Collected data
####
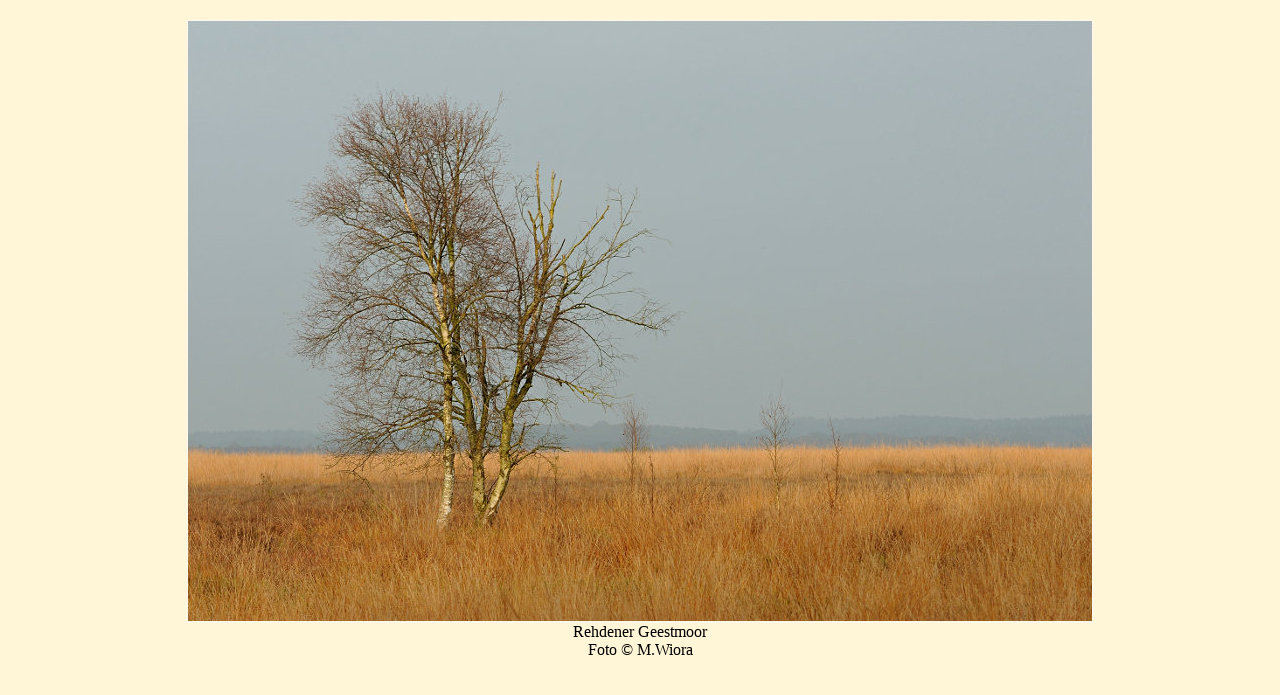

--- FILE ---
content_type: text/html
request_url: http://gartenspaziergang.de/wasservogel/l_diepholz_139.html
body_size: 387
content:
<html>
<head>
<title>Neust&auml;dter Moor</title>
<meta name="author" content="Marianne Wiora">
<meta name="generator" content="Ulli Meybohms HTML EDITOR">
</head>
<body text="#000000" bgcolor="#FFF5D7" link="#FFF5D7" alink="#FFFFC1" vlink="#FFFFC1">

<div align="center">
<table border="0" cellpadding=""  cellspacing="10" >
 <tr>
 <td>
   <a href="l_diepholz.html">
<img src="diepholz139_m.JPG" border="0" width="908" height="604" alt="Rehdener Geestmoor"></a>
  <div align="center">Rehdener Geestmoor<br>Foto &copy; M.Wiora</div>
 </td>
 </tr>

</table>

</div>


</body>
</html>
####
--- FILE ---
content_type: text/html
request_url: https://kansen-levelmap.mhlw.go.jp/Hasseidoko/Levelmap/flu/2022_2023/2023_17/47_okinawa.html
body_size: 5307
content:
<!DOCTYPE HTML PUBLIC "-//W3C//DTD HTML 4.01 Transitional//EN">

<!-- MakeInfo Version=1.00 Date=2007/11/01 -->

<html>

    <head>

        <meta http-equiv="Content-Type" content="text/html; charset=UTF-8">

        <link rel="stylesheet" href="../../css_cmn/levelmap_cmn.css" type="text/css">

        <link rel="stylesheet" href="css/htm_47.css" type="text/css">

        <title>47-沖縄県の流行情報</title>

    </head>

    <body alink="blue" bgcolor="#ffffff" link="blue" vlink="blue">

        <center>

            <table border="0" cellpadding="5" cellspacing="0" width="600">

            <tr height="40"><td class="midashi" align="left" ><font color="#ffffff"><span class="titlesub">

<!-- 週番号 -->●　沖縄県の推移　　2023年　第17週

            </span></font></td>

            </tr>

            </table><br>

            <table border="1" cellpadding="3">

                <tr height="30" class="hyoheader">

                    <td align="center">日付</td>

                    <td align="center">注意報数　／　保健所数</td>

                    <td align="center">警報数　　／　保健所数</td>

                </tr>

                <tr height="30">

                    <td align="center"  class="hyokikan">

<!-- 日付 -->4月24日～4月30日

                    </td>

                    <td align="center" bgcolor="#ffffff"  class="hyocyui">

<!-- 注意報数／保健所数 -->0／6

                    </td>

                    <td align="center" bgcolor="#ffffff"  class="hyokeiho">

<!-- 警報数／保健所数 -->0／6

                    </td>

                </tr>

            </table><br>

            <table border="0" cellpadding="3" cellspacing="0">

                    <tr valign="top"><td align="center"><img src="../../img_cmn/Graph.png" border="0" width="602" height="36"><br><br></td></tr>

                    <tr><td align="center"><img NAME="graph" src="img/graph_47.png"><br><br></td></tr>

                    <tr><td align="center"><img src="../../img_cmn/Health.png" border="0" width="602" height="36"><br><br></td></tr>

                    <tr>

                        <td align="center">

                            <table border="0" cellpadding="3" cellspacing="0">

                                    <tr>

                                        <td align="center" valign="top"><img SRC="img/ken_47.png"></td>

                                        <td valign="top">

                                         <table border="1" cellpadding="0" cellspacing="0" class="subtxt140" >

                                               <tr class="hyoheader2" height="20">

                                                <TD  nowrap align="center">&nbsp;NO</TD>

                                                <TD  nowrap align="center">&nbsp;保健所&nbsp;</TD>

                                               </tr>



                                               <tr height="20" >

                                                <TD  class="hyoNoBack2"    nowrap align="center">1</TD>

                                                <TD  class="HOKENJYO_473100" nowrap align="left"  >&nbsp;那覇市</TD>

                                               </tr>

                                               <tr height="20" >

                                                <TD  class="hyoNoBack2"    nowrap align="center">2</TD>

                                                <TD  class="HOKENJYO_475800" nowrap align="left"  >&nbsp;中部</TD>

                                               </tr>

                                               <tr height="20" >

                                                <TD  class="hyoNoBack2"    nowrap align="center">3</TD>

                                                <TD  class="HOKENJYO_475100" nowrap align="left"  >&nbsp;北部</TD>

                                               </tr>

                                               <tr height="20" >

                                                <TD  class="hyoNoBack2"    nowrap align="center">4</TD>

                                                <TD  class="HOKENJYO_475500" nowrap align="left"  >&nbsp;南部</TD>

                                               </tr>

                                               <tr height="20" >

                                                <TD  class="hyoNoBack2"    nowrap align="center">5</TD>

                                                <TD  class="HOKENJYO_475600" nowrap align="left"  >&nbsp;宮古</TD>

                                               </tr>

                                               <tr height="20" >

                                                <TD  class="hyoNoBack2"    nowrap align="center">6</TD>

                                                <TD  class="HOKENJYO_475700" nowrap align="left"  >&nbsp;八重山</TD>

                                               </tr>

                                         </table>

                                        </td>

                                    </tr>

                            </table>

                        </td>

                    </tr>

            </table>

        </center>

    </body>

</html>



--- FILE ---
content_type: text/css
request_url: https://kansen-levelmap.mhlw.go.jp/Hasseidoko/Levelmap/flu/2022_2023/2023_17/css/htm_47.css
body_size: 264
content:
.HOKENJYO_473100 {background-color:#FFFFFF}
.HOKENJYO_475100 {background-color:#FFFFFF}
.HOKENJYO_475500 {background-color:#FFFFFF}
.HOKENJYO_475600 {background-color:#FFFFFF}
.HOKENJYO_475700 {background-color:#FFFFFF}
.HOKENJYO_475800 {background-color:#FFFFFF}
####
_REQUIREMENT:_
Copy all lines of the preceding data that hold the word "Hasseidoko".

_REPLY TO THE TASK:_
request_url: https://kansen-levelmap.mhlw.go.jp/Hasseidoko/Levelmap/flu/2022_2023/2023_17/47_okinawa.html
request_url: https://kansen-levelmap.mhlw.go.jp/Hasseidoko/Levelmap/flu/2022_2023/2023_17/css/htm_47.css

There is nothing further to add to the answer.